Importing pgp keys from keybase into gpg

This can be useful for a number of things including singing git commits which uses gpg.

If you don't have gpg already installed, you can install it with most package managers on unix systems, on macos you can brew install gpg.

Assuming you have published your public and private keys, simply install gpg, and then you can import them directly.

# Import the public key
$ keyabse pgp export | gpg --import

# Import the private key
$ keybase gpg export -s | gpg --allow-secret-key-import --import

During the second command, you may be asked by keybase to authenticate and create a passphrase for the key. Read these carefully and make sure to store your passwords using a password manager.

Exporting gpg keys

Now you've imported your pgp keys into gpg, you can now export them in the gpg format for use in things like git. This is the main reason people try to use keybase and gpg together.
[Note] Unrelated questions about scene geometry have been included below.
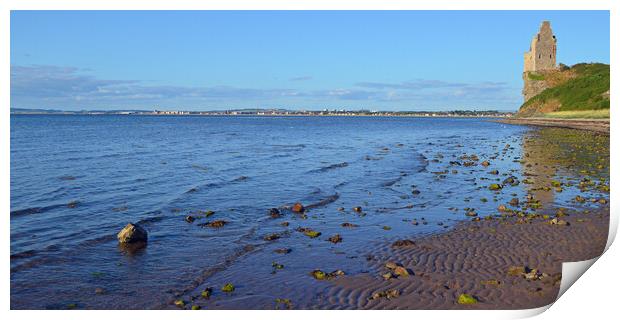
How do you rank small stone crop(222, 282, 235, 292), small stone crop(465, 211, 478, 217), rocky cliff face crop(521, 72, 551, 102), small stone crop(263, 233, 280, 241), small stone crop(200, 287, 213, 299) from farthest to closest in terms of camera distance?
1. rocky cliff face crop(521, 72, 551, 102)
2. small stone crop(465, 211, 478, 217)
3. small stone crop(263, 233, 280, 241)
4. small stone crop(222, 282, 235, 292)
5. small stone crop(200, 287, 213, 299)

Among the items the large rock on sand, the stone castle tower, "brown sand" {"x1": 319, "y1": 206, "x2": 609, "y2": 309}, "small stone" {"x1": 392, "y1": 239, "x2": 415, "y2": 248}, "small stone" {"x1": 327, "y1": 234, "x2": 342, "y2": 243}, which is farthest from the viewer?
the stone castle tower

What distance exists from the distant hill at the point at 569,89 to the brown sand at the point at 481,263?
2430 inches

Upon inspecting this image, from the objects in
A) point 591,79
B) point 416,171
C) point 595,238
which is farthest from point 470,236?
point 591,79

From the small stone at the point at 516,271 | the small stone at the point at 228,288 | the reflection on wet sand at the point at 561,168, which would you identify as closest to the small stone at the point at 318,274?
the small stone at the point at 228,288

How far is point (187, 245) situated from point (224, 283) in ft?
11.2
You'll probably want to export your gpg public key and upload it to something like github or gitlab. You may also wish to distribute this to people so they can verify the tags of your git repository.

# Export the gpg key from gpg
$ gpg --armor --export youremail@email.com

Simply replace youremail@email.com with the email address attached to your key. If you can't remember what email address is attached to your public key, you can list all your gpg keys with gpg --list-keys.

You can now attach this to your github, gitlab, or preferred git remote host which will automatically verify either commits or tags. You can also distribute this as desired to others for verification purposes.

Troubleshooting

If you're getting the following error, you might not have told GPG what TTY to use to ask for a passphrase.

error: gpg failed to sign the data
error: unable to sign the tag

This can be fixed in a few ways, first you can tell GPG to use the current TTY via:

$ export GPG_TTY=$(tty)

Or, a more popular option is to install pinentry via brew install pinentry.